=== Trecho selecionado ===
- - -
Enquanto aos livros apócrifos tenha sido concedido algum status 
escritural de tempos em tempos, a esmagadora maioria dos cristãos 
primitivos preferiam os livros que agora estão em nosso cânon do Novo 
Testamento. Desta forma, somos lembrados novamente de que o cânon não 
foi arbitrariamente “criado” pela igreja no quarto ou quinto século. As 
afirmações da igreja posterior simplesmente refletiu o que já era o caso
 por muitos, muitos anos.
Quando se trata
 desse tipo de questão eu gosto de lembrar meus alunos de um simples — 
mas frequentemente negligenciado — fato: de todos os evangelhos no 
Cristianismo primitivo, apenas Mateus, Marcos, Lucas e João são datados 
do primeiro século. Claro, há pequenas tentativas de colocar livros como
 o Evangelho de Tomé no primeiro século — mas tais tentativas não foram 
bem recebidas pelos estudiosos bíblicos. Assim, se realmente queremos 
saber como Jesus era, nossa melhor aposta é confiar nos livros que foram
 ao menos escritos durante o período de tempo quando as testemunhas 
ainda estavam vivas. E apenas quatro evangelhos satisfazem este padrão.
- - -
=== Tarefa curta ===
Escreva a continuação do trecho sobre o cânon do Novo Testamento, a partir da última frase apresentada. Os registros a seguir não têm relação com o trecho.

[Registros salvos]
- - -
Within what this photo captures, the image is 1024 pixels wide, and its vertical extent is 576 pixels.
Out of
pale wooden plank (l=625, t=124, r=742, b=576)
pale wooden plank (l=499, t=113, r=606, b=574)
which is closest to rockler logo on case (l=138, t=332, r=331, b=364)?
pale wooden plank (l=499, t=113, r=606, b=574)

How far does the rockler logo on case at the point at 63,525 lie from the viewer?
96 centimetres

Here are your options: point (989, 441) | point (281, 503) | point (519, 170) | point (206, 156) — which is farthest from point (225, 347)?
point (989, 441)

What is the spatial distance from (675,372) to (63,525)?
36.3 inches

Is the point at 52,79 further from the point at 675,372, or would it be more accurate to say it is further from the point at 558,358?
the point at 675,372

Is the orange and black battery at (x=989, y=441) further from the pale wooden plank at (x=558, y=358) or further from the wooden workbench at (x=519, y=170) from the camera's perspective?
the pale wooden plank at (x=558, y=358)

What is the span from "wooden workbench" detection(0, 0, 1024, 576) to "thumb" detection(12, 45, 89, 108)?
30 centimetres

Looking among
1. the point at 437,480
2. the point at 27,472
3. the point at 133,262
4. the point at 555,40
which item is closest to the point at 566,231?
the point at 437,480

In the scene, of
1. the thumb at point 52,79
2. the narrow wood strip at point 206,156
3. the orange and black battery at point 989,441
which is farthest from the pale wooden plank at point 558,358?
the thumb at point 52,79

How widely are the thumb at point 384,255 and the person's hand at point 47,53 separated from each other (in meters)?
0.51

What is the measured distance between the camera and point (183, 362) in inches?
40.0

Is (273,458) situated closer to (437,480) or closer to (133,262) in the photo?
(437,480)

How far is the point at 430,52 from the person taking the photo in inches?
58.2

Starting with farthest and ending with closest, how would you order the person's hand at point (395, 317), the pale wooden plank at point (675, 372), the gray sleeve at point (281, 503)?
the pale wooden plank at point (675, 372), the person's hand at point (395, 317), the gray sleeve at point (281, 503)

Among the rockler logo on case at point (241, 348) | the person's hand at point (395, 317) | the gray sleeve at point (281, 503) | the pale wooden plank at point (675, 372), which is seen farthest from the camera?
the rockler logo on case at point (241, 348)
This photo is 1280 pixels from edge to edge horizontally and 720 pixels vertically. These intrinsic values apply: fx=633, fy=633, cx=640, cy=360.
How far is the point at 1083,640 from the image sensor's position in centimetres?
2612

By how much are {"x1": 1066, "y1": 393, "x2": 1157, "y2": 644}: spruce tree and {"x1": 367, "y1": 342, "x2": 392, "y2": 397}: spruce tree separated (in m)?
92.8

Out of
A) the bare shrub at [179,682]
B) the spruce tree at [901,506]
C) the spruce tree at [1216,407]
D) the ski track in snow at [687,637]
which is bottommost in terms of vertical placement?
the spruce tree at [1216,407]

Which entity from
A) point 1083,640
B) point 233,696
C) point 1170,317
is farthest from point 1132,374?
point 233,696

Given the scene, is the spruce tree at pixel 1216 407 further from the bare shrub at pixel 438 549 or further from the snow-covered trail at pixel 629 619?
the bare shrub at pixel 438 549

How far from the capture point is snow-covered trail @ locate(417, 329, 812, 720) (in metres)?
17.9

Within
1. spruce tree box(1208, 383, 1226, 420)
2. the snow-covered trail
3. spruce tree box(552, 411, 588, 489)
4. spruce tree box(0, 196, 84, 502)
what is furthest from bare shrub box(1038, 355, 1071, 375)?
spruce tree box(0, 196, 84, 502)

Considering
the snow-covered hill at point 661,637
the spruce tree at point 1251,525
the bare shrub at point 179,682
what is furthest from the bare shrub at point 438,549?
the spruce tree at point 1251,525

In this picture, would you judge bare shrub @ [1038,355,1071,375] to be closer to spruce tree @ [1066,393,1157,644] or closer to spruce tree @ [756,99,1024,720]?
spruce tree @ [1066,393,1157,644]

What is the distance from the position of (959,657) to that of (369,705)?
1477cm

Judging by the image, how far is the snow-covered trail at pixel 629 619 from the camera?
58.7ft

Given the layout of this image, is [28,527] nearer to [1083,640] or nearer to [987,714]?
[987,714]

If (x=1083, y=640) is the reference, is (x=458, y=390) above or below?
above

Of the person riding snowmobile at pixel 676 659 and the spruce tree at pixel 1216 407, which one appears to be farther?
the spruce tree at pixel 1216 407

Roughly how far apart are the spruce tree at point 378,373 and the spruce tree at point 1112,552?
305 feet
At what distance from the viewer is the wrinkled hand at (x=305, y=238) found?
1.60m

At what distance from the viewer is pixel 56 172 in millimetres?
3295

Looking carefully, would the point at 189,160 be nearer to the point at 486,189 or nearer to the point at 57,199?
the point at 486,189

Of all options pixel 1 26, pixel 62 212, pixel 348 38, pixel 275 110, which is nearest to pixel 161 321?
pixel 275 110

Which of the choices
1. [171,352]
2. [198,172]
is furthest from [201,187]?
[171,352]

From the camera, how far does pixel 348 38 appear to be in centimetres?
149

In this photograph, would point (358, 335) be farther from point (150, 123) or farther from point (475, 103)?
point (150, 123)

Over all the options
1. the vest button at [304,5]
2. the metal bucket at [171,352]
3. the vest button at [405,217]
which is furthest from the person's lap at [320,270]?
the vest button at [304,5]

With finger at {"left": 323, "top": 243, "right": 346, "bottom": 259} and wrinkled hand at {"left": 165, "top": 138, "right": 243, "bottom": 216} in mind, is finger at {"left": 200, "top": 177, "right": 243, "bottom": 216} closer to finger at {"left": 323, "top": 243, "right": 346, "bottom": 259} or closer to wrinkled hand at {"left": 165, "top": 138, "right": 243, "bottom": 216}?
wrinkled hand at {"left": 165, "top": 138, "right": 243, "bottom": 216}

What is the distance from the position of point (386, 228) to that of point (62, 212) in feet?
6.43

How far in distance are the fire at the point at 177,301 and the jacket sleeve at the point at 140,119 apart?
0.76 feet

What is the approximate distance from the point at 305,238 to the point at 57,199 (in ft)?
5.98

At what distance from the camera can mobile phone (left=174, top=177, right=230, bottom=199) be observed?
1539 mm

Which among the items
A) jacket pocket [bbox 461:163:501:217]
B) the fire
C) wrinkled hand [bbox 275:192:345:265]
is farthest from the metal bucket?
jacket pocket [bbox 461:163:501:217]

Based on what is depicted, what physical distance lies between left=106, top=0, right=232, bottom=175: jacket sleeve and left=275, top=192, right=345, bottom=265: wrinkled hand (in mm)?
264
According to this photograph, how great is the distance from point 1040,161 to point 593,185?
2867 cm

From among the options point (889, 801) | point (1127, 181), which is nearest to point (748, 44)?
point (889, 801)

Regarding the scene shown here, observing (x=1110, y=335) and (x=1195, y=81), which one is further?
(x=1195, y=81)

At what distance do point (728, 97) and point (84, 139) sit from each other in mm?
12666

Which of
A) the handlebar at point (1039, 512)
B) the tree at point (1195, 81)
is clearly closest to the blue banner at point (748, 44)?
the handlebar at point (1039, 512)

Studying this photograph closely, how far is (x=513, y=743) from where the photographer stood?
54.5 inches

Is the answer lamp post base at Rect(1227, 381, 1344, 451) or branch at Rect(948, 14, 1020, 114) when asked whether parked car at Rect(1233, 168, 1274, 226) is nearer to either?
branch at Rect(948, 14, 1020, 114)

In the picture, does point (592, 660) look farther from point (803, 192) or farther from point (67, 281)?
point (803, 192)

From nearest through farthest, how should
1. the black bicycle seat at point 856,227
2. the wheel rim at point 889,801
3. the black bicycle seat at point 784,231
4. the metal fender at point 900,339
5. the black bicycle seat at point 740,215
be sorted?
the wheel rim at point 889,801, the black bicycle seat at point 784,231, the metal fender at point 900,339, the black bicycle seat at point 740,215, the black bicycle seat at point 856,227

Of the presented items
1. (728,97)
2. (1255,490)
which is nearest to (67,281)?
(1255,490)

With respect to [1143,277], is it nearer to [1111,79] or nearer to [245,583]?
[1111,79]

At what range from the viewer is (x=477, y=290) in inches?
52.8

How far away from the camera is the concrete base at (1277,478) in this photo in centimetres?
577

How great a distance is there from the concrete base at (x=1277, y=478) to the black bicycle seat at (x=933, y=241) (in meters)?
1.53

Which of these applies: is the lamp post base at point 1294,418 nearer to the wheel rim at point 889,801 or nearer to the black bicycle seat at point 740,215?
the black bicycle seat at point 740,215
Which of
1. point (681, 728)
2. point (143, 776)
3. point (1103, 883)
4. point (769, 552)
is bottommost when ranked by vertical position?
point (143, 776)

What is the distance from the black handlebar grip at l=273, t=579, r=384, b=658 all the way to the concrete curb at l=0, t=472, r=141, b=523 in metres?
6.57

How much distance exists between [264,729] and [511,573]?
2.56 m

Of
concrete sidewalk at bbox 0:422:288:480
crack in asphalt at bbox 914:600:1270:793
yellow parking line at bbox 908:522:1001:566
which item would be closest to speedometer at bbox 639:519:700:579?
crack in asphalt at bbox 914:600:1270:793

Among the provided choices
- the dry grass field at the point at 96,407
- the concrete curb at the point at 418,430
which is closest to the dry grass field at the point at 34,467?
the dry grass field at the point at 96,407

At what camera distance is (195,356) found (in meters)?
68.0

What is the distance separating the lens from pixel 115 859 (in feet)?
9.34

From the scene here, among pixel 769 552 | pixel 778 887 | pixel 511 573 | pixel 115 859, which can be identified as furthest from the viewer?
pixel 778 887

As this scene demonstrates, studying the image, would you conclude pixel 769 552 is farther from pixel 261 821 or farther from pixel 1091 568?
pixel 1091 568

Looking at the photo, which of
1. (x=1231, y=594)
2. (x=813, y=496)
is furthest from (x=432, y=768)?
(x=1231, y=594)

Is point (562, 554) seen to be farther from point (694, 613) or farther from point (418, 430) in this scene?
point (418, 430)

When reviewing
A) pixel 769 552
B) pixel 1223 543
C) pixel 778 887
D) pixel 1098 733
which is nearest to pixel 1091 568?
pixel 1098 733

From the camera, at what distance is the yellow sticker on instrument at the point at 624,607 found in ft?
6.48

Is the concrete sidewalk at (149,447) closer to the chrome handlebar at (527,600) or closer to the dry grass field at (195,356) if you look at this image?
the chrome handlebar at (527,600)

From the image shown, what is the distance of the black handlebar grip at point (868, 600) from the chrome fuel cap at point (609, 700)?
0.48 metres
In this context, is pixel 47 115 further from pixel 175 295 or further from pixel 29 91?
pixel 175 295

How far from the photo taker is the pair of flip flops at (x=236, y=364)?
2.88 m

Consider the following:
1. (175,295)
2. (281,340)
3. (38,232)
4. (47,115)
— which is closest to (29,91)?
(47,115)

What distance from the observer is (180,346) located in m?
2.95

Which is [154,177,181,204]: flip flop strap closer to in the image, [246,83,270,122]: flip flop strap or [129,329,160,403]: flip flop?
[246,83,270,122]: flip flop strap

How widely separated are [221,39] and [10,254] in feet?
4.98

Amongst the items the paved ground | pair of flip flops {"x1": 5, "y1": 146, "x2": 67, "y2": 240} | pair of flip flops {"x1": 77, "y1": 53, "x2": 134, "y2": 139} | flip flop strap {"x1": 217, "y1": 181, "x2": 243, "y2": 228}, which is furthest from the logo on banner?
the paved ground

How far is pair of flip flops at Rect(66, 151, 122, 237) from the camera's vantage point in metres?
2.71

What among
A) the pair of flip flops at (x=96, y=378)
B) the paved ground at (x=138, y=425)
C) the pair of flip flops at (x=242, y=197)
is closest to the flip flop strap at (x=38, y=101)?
- - -
=== Resposta ===
Michael
 J. Kruger é professor de Novo Testamento no Seminário Teológico 
Reformado em Charlotte, Carolina do Norte, e o autor de Canon Revisited:
 Establishing the Origins and Authority of the New Testament Books* (O 
Cânon Revisto: Estabelecendo as Origens e a Autoridade dos Livros do 
Novo Testamento) (Crossway, 2012). Ele bloga regularmente no Canon 
Fodder*.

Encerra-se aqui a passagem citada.